Datum: 29. Juli 2011
Geschrieben von: Cyril Schicker
Im Gespräch mit: Feldmarschall von Jesus And The Gurus
Jünger einschlagender Musik, Freunde beispielloser Texte, Geniessende extravaganter Selbstdarstellung, Fürsprechende konsequenter Karriereschritte: aufgepasst auf Jesus & The Gurus.
Musik zu hören, ist etwas vom Beseeltesten, das es gibt, vorausgesetzt, sie spricht einen an. Schreibt man darüber, ist es ebenso beseelend, selbst dann, wenn sie einem nicht sonderlich gefällt. Im letzteren Fall ist es gerade die damit verbundene Herausforderung, zumal persönliche Präferenzen hinten anstehen müssen, dafür die – oft fehlende – Objektivität auf Händen getragen werden muss. Diesen Spagat für einmal unbeachtet, es kristallisieren sich auch immer wieder schnieke Opportunitäten heraus, eine Band respektive ein Album zu rezensieren, die/das man samt und sonders mag, respektiert, dementsprechend sehr schätzt.
Diese leibeigene Huldigung hat nichts mit dem unsäglichen Star-Fuck zu tun, auch nicht mit dem nicht minder unsäglichen Groupie-Dasein. Nein, Jesus & The Gurus setzen neue Massstäbe, und das in verschiedener Art und Weise. Die Schweizer Ausnahmeband widersetzt sich jedweden Trends, setzt vollends auf Konsequenz, nimmt dabei kein Blatt vor den Mund und schreckt folgerichtig nicht davor zurück, komplexe, heikle wie auch kontroverse Themen anzusprechen.
Dass Jesus & The Gurus nicht einfach nur „lässig“ sind oder „anders“ sein wollen, das verdeutlicht nachfolgendes Interview. Und es muss an dieser Stelle einfach wortreich untermauert werden: Gerade im wohligen Schoss Mutter Helvetiens ist es eine zweimalfeine Charaktereigenschaft, sich nicht kommerziell knechten zu lassen, Abstriche zu machen – und sich dementsprechend im Spiegel anschauen zu können, ohne dabei Blut zu kotzen.
Genug jetzt der (ehrlich gemeinten) Lobhudelei. Spieglein, Spieglein an der Wand, wie geziemt sich die beste Band im Land?

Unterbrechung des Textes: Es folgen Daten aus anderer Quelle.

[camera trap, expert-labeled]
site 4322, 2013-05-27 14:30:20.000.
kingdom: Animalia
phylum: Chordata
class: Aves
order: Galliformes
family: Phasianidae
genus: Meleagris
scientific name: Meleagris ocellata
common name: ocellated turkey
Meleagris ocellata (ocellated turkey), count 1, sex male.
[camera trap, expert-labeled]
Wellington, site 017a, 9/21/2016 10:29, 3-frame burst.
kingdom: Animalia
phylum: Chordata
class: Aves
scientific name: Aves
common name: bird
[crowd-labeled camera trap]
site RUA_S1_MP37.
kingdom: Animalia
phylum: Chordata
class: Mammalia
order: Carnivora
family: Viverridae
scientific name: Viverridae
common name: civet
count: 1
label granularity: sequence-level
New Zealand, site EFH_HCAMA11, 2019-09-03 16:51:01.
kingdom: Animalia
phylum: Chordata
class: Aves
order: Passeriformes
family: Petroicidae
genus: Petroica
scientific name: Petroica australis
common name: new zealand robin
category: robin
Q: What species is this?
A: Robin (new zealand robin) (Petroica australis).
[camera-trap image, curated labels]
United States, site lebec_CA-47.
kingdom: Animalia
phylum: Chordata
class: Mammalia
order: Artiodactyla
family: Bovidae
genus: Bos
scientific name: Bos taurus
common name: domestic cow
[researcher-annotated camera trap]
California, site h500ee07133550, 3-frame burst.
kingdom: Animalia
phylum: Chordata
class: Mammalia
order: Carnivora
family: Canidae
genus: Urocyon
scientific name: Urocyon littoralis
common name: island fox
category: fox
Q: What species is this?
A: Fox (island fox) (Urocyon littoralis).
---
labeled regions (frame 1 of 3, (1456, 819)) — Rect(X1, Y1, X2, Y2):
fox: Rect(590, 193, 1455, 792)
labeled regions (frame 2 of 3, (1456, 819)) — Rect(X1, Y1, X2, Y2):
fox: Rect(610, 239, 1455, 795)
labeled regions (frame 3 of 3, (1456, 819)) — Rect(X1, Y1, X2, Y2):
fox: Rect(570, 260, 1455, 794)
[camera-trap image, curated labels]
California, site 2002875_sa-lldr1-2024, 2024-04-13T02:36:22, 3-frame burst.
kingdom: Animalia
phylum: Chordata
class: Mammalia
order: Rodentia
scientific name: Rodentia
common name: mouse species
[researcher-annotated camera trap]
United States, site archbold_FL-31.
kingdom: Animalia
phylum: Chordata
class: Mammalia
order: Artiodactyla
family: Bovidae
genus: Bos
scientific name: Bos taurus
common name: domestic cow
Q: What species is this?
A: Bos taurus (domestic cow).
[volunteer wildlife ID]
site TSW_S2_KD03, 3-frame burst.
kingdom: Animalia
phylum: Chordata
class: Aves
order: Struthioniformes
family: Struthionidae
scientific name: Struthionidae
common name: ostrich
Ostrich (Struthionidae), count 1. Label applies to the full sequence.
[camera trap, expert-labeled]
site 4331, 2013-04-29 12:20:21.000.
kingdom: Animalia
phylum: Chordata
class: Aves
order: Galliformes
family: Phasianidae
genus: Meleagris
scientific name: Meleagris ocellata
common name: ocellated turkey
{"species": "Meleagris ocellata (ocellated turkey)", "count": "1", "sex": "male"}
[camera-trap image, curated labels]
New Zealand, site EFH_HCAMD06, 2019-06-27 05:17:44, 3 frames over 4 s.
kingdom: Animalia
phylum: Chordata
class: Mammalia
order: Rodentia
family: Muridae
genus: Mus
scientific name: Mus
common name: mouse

Wie ist der inzwischen 5. Silberling im Vergleich zu den bisherigen einzustufen?
Feldmarschall: Wut+Zorn=Revolution ist unser dreckigstes Album vom Sound her. Kurz gesagt ist es eine Mischung aus Oldschool Industrial, EBM und NDH. Ich muss aber sagen, dass wir mit jeder neuen Platte auch neue musikalische Wege beschreiten, dabei Jesus & The Gurus neu erfinden.
Ihr geltet als provokativ. Gewissermassen seid ihr das auch. Wo aber ist Provokation für euch förderlich, wo/wann wird es müssig?
Wie du es in der Frage implizierst, ist das Prädikat „provokativ“ einerseits Fakt, anderseits aber einfach auch nur mühsam. Inzwischen hasse ich es fast schon, haben wir doch einfach schon immer das gemacht, was mir haben machen wollen. Ob dies nun Provokation ist oder nicht. Wir hatten immer eine eigene Meinung, taten diese kund – und waren ehrlich. Ist dies förderlich? Hm, wohl eher nicht, einige Leute wollen nichts mehr mit uns zu tun haben, es werden sogar Konzerte abgesagt. Letzterem zum Trotz, es ist auf jeden Fall lustig und man lernt viel daraus. Bereuen tun wir nichts!
Nicht nur provokativ ihr seid, sondern auch beispiellos. Wo/wie seid ihr konkret eine Ausnahmeerscheinung?
Sowohl unsere Instrumente als auch unser Bühnenbild sind abnormal. Wir haben einen, allgemein ausgedrückt, eigenen Musikstil. Dazu gesellen sich unsere kompromisslosen Texte. Ja, am besten ist es sowieso, sich Jesus & The Gurus anzuhören – und selbst zu entscheiden.
Black Rain hat nun die 3. CD eurerseits veröffentlicht. Was bringt euch dieses Label, immerhin seid ihr nicht lukrative Hitparadenstürmer, die einfach hand zu haben sind?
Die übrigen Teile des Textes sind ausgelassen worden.